I’ve built and burnt more

than a few nests,

 

there’s no reason to believe

I won’t do it again.

 

I wonder, if I start over, is there room

for you?  Or anyone who arrives

 

empty-handed, with nothing but an alibi

holding flesh to bone.

 

The snow retreats, then the ice.

Birds return and soon the moss

 

in all its careless green,

its erotic abundance

 

embarrassing the stone

that hosts it. When you turn

 

towards me, you turn towards

an untested theory,

 

much as the stone accepts

the blanket of new moss

 

without question, because this is about return,

and desire.  Or desire returned

 

in masquerade, in the form of a barren landscape

exploding, suddenly, with bees.




Leslie Shipman

levelheaded: Self-Portrait as Bird or Bee

 

For all the ways this week’s poem is a “Self-Portrait as Bird or Bee,” it’s also a self-portrait as snow or ice, stone and moss.

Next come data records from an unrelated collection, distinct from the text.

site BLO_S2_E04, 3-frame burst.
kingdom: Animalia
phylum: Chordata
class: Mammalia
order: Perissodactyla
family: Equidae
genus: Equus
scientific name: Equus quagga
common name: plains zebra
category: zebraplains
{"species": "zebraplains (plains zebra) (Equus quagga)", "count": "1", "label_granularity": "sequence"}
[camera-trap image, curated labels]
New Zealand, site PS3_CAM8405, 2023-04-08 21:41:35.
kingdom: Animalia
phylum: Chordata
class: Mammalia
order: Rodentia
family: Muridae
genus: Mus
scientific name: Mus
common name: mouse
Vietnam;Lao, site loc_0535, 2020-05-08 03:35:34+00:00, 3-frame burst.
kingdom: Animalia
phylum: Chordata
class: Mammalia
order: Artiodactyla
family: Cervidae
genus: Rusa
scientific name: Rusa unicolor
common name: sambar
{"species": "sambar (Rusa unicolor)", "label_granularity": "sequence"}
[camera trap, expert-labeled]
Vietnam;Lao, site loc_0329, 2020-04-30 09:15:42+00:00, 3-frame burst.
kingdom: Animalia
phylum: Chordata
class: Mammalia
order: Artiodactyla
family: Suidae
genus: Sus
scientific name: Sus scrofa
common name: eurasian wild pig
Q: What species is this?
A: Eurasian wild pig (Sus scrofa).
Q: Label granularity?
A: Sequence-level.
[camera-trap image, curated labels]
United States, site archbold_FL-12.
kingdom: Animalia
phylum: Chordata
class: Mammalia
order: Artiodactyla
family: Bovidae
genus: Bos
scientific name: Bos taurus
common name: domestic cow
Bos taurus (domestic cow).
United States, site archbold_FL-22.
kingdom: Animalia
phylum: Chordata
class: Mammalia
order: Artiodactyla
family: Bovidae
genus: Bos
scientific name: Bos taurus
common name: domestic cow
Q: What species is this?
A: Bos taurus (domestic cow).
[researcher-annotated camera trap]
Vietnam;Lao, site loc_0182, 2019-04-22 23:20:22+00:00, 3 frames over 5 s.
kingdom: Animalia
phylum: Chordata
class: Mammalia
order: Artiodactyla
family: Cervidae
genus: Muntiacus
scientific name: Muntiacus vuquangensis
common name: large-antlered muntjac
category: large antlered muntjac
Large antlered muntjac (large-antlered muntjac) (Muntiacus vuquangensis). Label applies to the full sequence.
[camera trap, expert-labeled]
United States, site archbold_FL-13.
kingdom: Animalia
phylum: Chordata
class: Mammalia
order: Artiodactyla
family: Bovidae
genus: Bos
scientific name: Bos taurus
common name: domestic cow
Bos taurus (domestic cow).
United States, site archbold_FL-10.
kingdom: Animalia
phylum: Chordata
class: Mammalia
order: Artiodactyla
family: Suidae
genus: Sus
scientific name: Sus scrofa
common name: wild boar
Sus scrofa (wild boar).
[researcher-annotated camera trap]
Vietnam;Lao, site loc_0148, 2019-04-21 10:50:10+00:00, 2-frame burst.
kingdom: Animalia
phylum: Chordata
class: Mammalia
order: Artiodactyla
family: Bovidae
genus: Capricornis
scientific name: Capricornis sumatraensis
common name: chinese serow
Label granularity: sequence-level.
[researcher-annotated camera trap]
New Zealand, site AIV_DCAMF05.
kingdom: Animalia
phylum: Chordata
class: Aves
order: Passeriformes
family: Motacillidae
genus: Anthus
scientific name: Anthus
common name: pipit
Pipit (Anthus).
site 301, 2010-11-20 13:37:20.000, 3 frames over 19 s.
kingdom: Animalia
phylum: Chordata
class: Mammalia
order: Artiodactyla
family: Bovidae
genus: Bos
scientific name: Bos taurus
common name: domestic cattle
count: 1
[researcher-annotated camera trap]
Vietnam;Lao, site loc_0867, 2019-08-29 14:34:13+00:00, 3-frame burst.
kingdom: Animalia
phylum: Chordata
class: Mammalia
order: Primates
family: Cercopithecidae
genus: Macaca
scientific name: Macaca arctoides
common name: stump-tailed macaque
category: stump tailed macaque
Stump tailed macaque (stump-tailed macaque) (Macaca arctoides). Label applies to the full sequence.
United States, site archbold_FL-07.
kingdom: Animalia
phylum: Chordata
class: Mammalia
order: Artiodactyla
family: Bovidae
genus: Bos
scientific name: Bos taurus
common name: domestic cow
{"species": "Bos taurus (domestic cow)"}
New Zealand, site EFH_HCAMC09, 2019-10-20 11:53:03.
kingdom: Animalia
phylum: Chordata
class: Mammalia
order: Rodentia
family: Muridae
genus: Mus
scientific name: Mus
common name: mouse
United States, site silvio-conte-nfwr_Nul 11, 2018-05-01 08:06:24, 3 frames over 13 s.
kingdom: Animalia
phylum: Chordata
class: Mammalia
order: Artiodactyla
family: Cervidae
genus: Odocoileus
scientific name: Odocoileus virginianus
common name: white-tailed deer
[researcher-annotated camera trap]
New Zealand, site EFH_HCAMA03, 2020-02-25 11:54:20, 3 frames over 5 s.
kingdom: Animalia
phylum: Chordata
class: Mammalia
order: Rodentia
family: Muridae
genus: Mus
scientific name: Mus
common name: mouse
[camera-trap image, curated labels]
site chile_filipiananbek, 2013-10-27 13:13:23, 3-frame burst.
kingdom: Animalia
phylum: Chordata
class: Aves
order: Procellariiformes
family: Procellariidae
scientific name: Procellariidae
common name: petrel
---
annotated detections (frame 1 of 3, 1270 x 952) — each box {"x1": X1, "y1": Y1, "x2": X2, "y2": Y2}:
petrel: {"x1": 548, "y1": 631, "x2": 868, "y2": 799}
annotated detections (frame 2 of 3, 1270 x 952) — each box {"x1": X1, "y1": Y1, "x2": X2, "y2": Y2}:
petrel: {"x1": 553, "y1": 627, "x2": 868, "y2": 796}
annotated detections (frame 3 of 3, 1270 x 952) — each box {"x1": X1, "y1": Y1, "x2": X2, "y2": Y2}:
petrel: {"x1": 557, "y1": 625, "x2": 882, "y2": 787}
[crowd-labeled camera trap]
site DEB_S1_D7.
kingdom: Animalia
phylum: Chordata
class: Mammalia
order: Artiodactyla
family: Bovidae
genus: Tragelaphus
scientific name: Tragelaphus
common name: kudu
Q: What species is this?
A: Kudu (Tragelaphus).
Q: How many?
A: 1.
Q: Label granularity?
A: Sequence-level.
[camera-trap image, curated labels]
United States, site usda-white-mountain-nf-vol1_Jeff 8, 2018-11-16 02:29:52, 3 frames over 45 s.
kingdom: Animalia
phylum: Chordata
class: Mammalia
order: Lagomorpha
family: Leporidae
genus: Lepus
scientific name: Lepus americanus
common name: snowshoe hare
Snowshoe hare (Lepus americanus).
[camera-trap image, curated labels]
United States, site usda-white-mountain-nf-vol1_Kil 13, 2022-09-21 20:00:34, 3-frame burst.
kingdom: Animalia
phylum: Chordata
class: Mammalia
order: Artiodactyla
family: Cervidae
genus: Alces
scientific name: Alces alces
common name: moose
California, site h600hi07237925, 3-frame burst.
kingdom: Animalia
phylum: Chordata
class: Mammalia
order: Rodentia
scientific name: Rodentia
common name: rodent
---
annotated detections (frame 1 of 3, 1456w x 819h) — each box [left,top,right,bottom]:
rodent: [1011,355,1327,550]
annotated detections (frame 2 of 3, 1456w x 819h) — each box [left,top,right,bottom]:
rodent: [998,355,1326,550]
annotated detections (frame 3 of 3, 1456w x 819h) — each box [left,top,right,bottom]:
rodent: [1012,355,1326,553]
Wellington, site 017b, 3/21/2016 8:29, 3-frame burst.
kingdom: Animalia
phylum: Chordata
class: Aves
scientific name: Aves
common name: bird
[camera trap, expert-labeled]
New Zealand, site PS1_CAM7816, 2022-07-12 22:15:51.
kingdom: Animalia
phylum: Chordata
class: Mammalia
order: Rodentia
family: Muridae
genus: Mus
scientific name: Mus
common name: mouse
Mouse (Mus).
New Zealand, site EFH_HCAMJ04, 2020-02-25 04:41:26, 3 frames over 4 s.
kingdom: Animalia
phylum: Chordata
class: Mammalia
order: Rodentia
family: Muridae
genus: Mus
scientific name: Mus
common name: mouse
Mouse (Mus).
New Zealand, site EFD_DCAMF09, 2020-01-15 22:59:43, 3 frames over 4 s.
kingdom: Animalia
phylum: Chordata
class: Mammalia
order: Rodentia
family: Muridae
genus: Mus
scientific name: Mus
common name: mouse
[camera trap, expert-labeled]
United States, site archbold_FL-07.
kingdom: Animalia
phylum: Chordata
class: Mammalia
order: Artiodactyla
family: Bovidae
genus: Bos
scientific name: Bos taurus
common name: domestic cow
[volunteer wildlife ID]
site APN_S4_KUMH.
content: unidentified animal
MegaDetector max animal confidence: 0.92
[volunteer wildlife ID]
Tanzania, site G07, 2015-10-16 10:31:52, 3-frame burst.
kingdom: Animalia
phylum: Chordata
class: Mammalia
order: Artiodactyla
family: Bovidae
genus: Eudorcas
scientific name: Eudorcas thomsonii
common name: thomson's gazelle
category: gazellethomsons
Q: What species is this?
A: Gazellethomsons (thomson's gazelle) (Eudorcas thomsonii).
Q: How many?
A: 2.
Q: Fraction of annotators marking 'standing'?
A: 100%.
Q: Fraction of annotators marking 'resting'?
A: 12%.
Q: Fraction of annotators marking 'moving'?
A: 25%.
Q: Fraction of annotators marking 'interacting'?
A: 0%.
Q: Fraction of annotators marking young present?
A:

So much of the piece’s emotional heft comes in the form of what is not directly stated, but instead is arrived at by the reader through his or her interpretation of the work. That’s not to say there aren’t road signs to guide us to a specific reading. There are plenty. Let’s look at some.

 

In the poem’s first line (“I’ve built and burnt more”), Shipman’s simple language welcomes us into the piece. Just as quickly, her smart line break expands the line’s meaning. On one level, Shipman presents a speaker who has burnt more nests than she’s built, which in itself is a far reaching metaphor. By bumping the object of the sentence down to line two, she also invites us into the world of a narrator who, generally speaking, has destroyed more than she’s constructed. This first line also lends itself to the idea that the speaker herself has been “burnt” before, a familiar phrase when discussing human relationships.

 

Speaking of relationships, we’d be remiss if we didn’t point out the wink to the birds and the bees in the poem’s title. As we’ve already suggested, a love interest seems to be at the center of the poem. Failures in this realm have been so impactful that they’ve left the speaker thinking “there’s no reason to believe / [she] won’t do it again,” meaning that she’s likely to ruin another relationship. She’ll build and burn and be burnt some more. Through the clever enjambment in these lines, Shipman also presents a speaker who finds “no reason to believe” in much of anything. Taking this a step further, looking at the second couplet independent of the first, the line “I won’t do it again” reads as an assertion by the speaker that she is done believing altogether.

 

You might be wondering how a person could go through life without belief and not be totally miserable. Well, Shipman posits two different answers, one of which reveals itself ever so subtly in the next line. She writes: “I wonder, if I start over, is there room / for you?” One solution to a life without belief is human connection, yet the speaker is unsure if that’s even possible. The other solution slyly slipped into this line lies in the phrase “I wonder[.]” Here, Shipman disguises an entire philosophy in a two-word colloquialism: lack of belief can be combated by maintaining a sense of wonder about the world.

 

How does one find wonder in the world? By seeing beauty and finding meaning in nature: snow and ice, birds and bees, stone and moss. Sadly, like lost loves, snow and ice go. Like the adored partner unable to reciprocate his adorer’s feelings, the stone is embarrassed by the moss that clings to it.

 

The poem’s surprising final line, “exploding, suddenly, with bees,” reads like a little explosion of its own. However, the form of the poem (couplets for couples!) marries its content not only through the sense of wonder and surprise inherent throughout, but also through the author’s consistent demonstration of restraint and control. The rhythm created by the final sentence’s three commas echo a sense of cautiousness. Sure, the last line is an explosion, but it’s a tame one arrived at by a speaker who has “built and burnt” and been burnt before. Yes, she is awestruck by the spontaneous beauty of a swarm of bees. She’s also fearful of the prospect of being stung.